Collection entries |

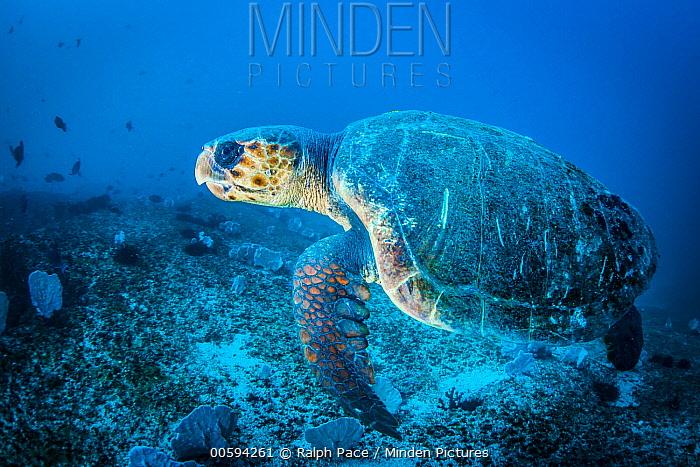 Loggerhead Sea Turtle (Caretta caretta), Mozambique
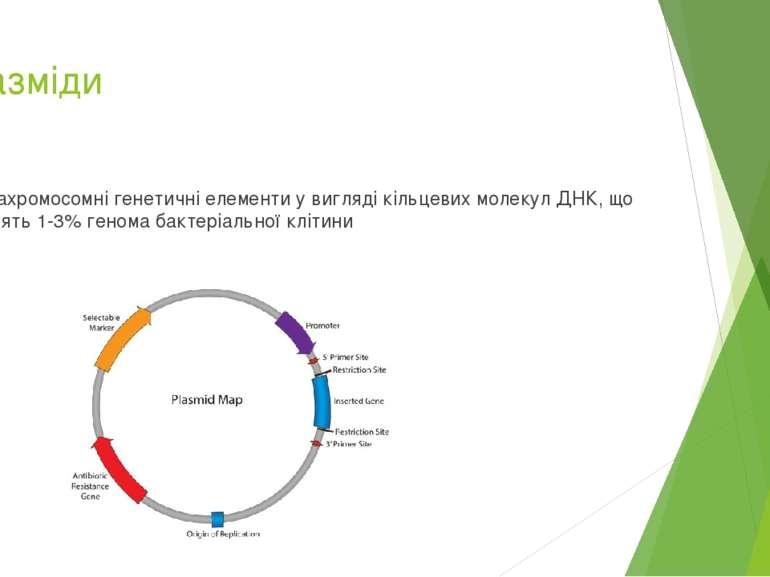 Плазміди позахромосомні генетичні елементи у вигляді кільцевих молекул ДНК, щ...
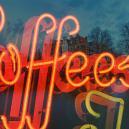 Zamnesia's Bezoek Aan Amsterdamse Coffeeshops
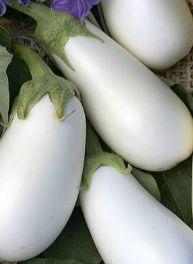 Eggplant - Ghostbuster Hybrid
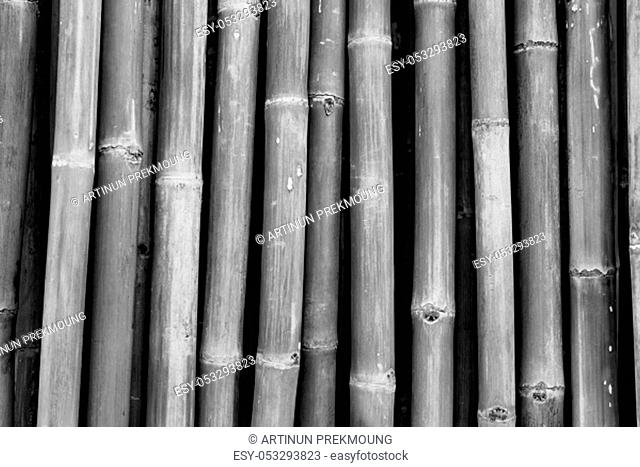 Dried bamboo pole texture background. Grey background for death, sad, peaceful, tranquil. Asian style bamboo fence design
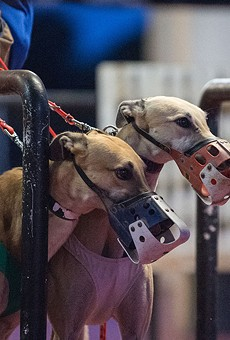 Florida has decided to ban greyhound racing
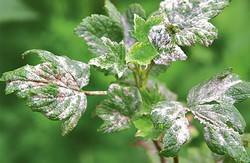Мучнистая роса для смородины является одним из главных заболеваний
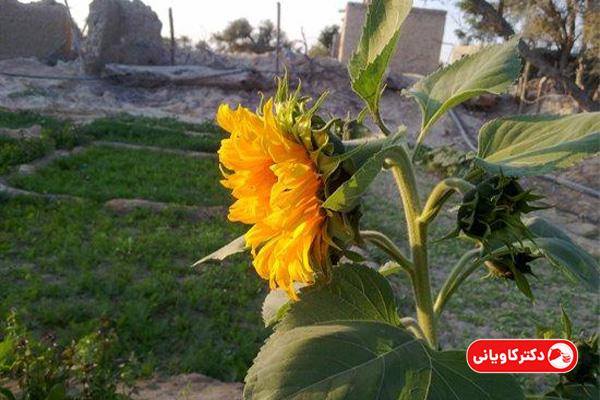 پرورش گل آفتابگردان از ایده های پولساز در روستا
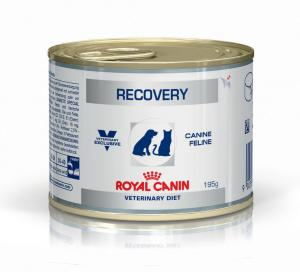 Royal Canin Veterinary Diets Recovery Wet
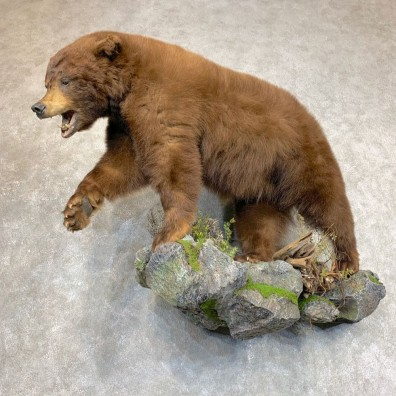 Chocolate Colored Black Bear Life-Size Mount For Sale #21797 @ The Taxidermy Store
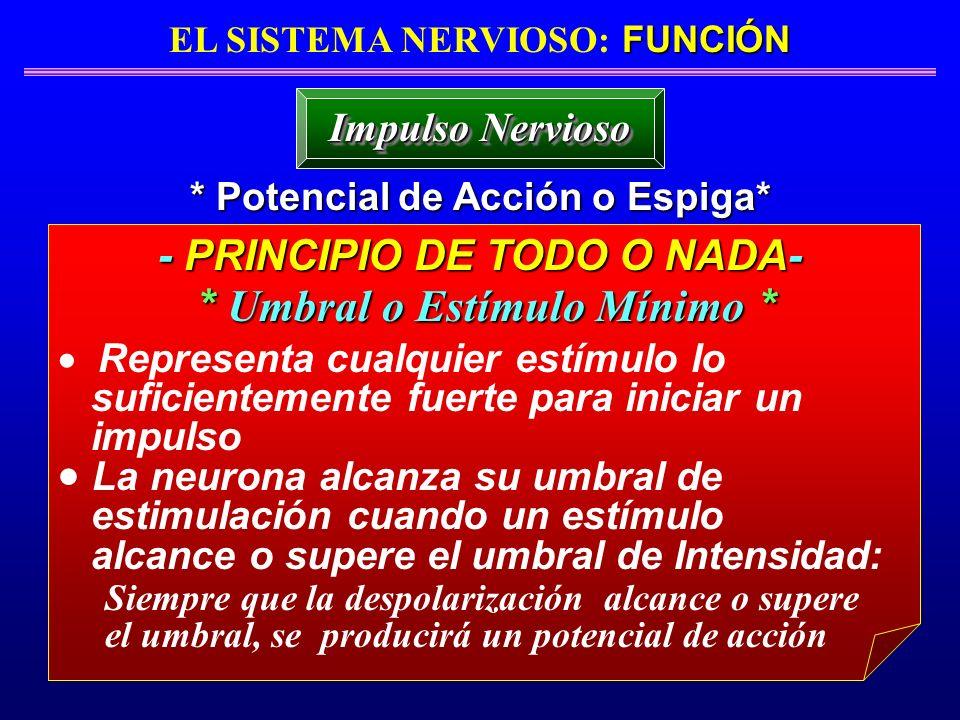 FUNCIÓN EL SISTEMA NERVIOSO: FUNCIÓN * Potencial de Acción o Espiga* Impulso Nervioso - PRINCIPIO DE TODO O NADA- Representa cualquier estímulo lo suf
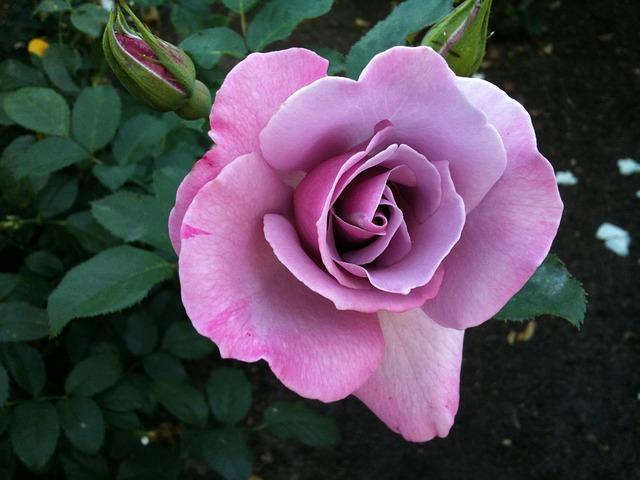 hoa hong tim co y nghia gi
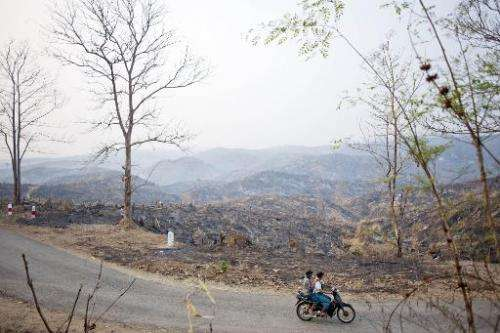 People ride a bike past burnt a teak tree forest in Bago region on April 5, 2014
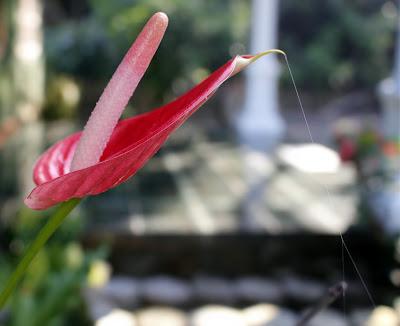 Foto Macro Bunga Yang Indah Di Taman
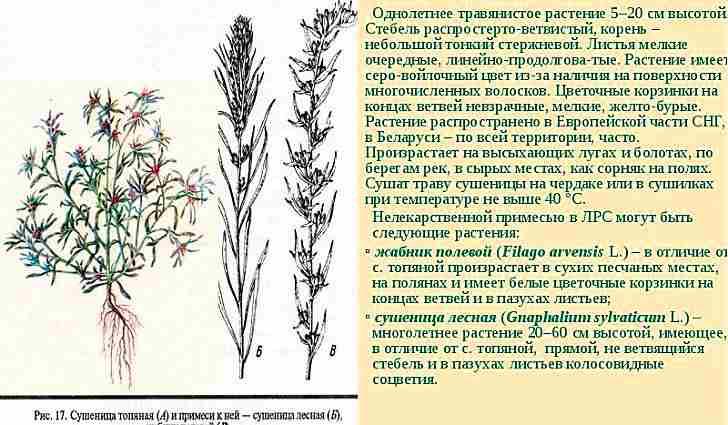 Ботаническое описание сушеницы болотной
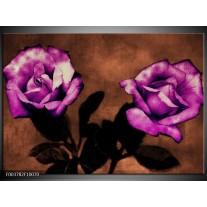 Foto canvas schilderij Roos | Paars, Bruin, Wit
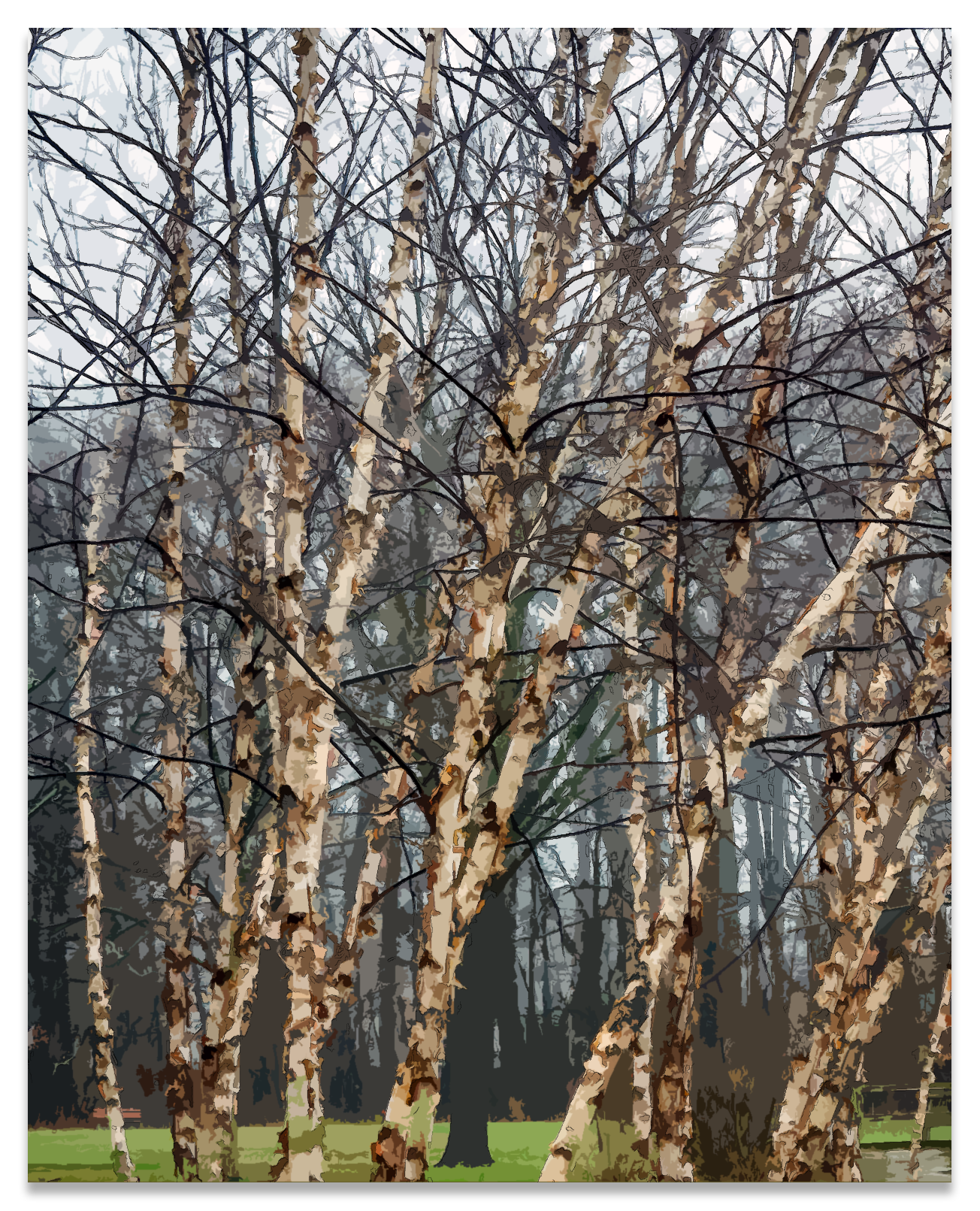 20170406 -Birch 3 - P4060599.png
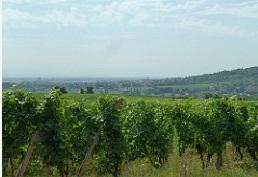 Que voir en Alsace du nord ?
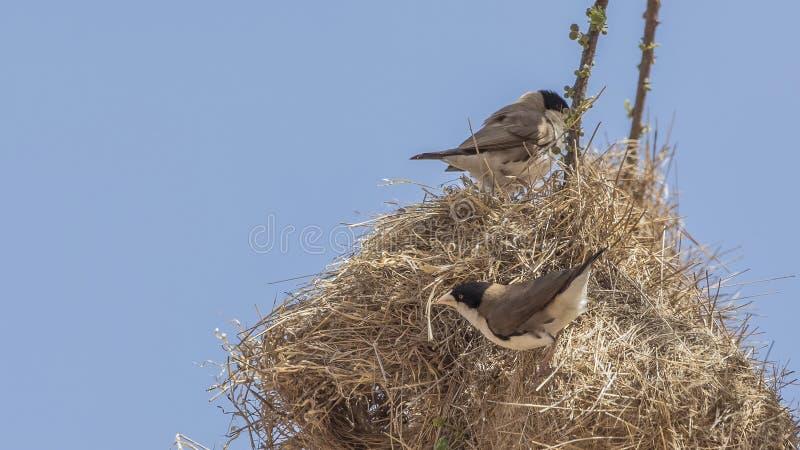 Schwarz-mit einer Kappe bedeckter Sozial-Weber auf Nest stockfotografie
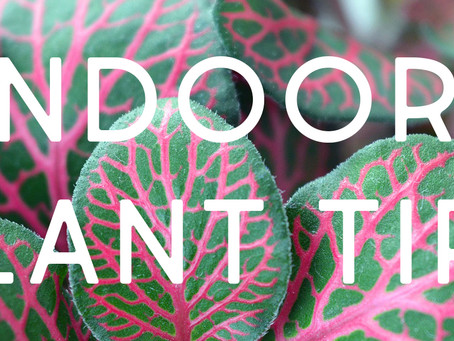 Caring for your indoor plants.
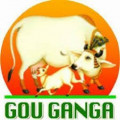 MAA GOU PRODUCTS LTD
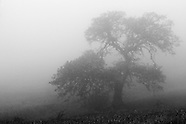 California Oaks in the Fog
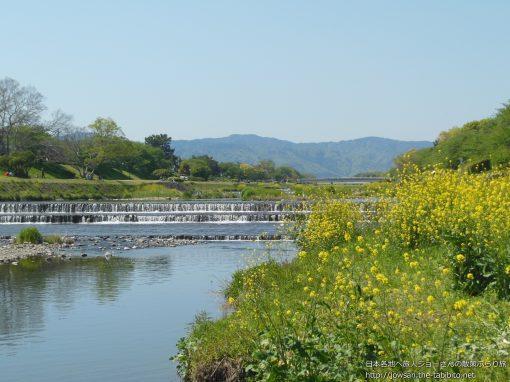 2013-04-28 京都府_鴨川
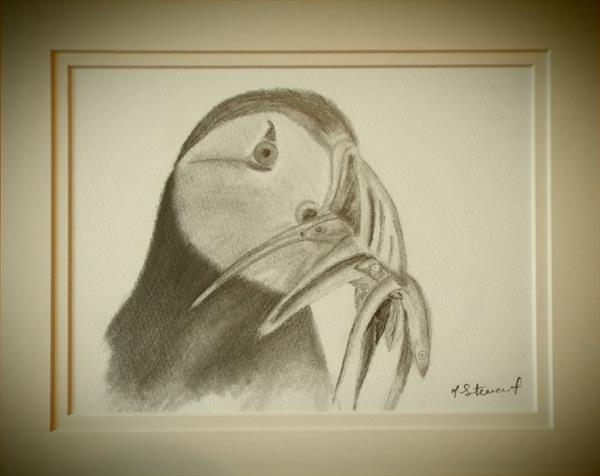 Feeding Time (Puffin) by Joanne Stewart
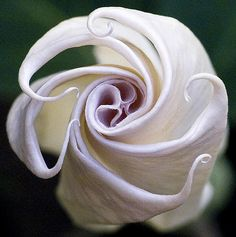 ~~ Angel Trumpet Blooms ~~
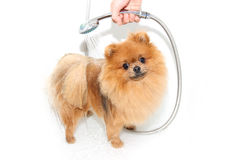 Well groomed dog. Grooming. Grooming of a pomeranian dog. Funny pomeranian in the bath. Dog taking a shower. Dog on white backgrou. Nd royalty free stock photos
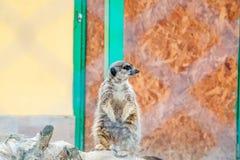 Meerkat gapi się przy coś Fotografia Stock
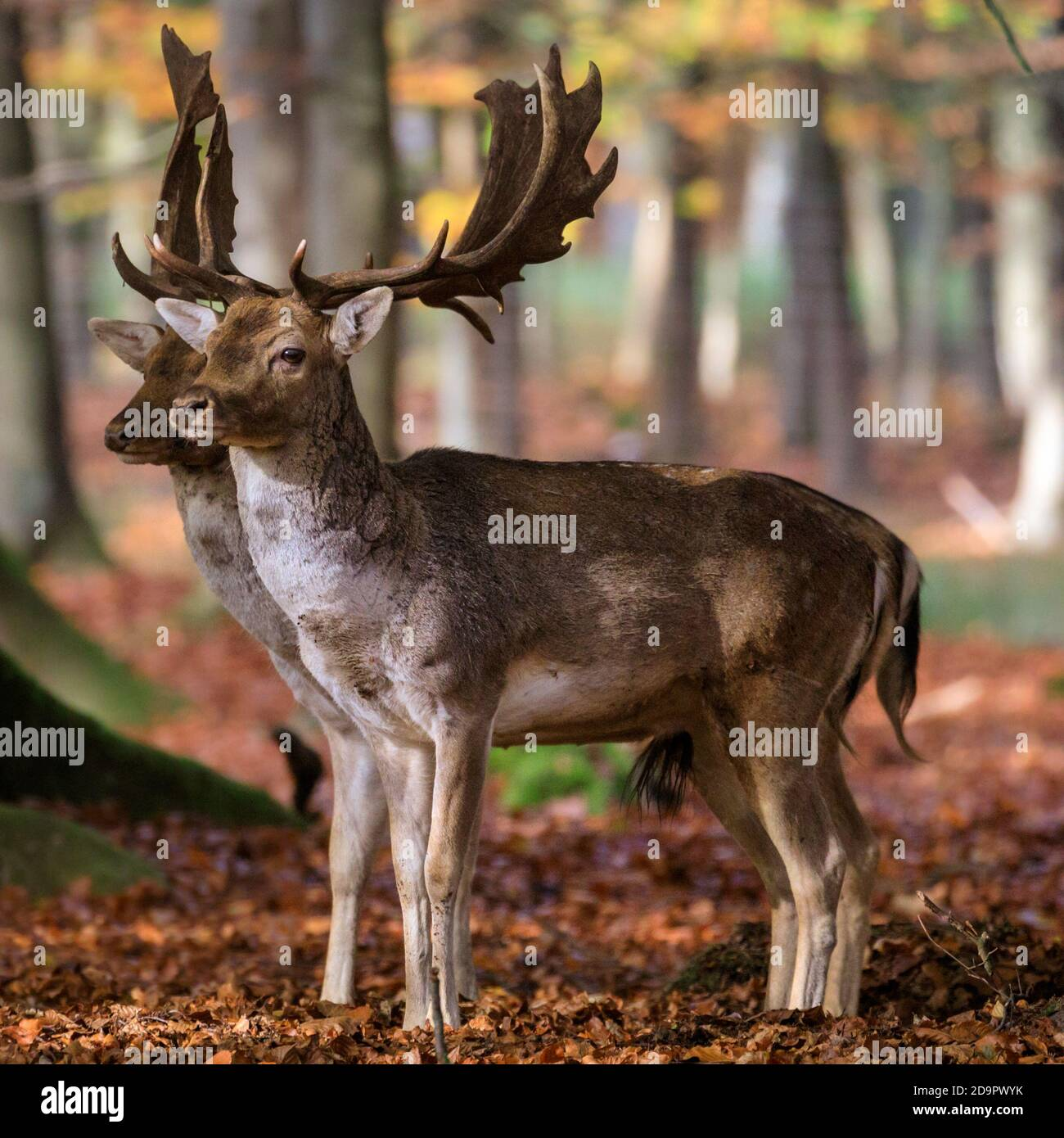 Page 2 In Sync High Resolution Stock Photography And Images Alamy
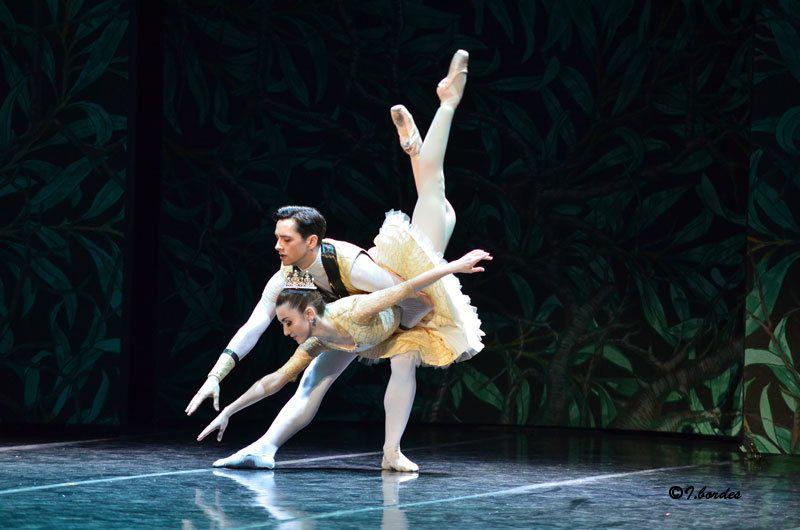 Photos originales du ballet  «Ballet  « LA BELLE AU BOIS DORMANT » PIOTR ILITCH TCHAÏKOVSKI  à l'Opéra-Théâtre de Metz Métropole- Chorégraphie :  Avec le Ballet de l'Opéra ( à 20 h : les Jeu 22 Déc. 2016 Ven  23,  Mar 27, Sam 31   et à 15 h :   Lun 26  et Dim 1 Janv. 2017   )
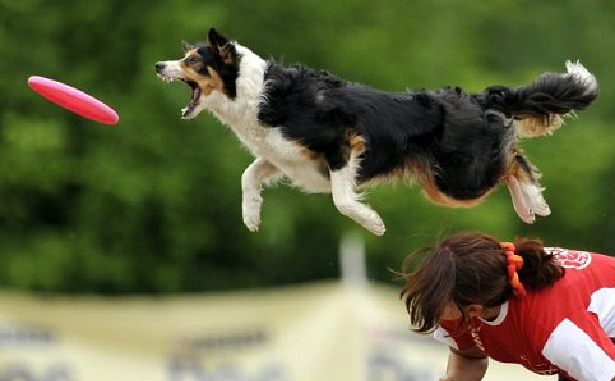 Fun Hobbies for Your Dog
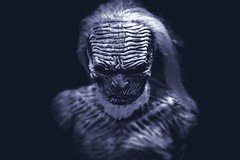 White Walker (62dingos) Tags: got gameofthrones whitewalker scary mask tvshow tvseries blue afraid dark haunting portrait fantasy fiction
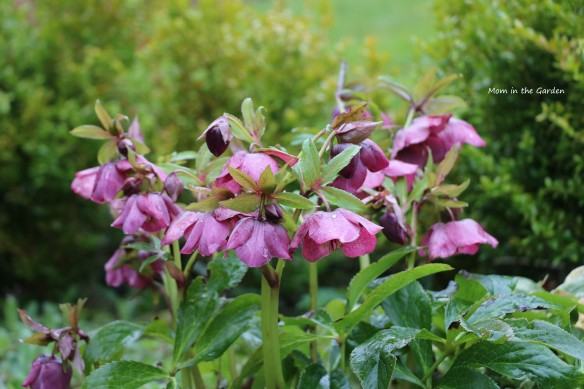 Dark pink hellebore in rain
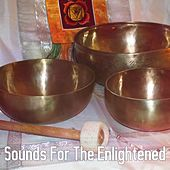 Sounds For The Enlightened by Sounds of Nature Relaxation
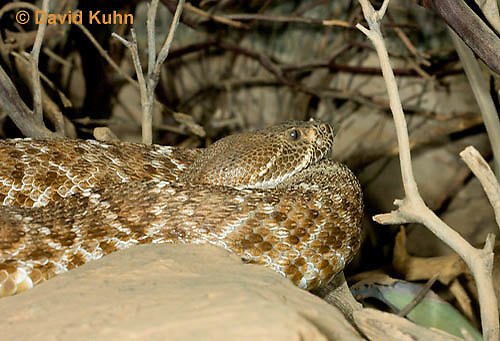 0420-1001  Red Diamond Rattlesnake (Red Rattler), Southwest California, Crotalus ruber ruber  © David Kuhn/Dwight Kuhn Photography.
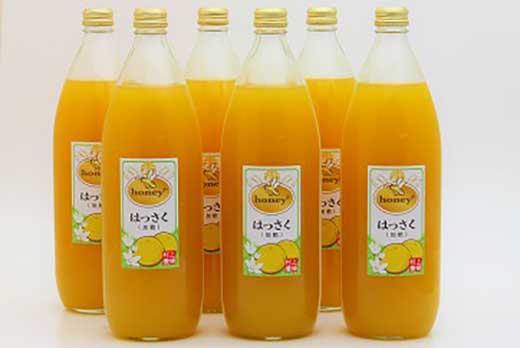 honey+はっさくジュース 1000ml×6本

Work task |
Using the entries above, transcribe every line from the line containing "20170406 -Birch 3 - P4060599.png" through the line containing "Page 2 In Sync". Do not copy pictures.

The answer |
 20170406 -Birch 3 - P4060599.png
 Que voir en Alsace du nord ?
 Schwarz-mit einer Kappe bedeckter Sozial-Weber auf Nest stockfotografie
 Caring for your indoor plants.
 MAA GOU PRODUCTS LTD
 California Oaks in the Fog
 2013-04-28 京都府_鴨川
 Feeding Time (Puffin) by Joanne Stewart
 ~~ Angel Trumpet Blooms ~~
 Well groomed dog. Grooming. Grooming of a pomeranian dog. Funny pomeranian in the bath. Dog taking a shower. Dog on white backgrou. Nd royalty free stock photos
 Meerkat gapi się przy coś Fotografia Stock
 Page 2 In Sync High Resolution Stock Photography And Images Alamy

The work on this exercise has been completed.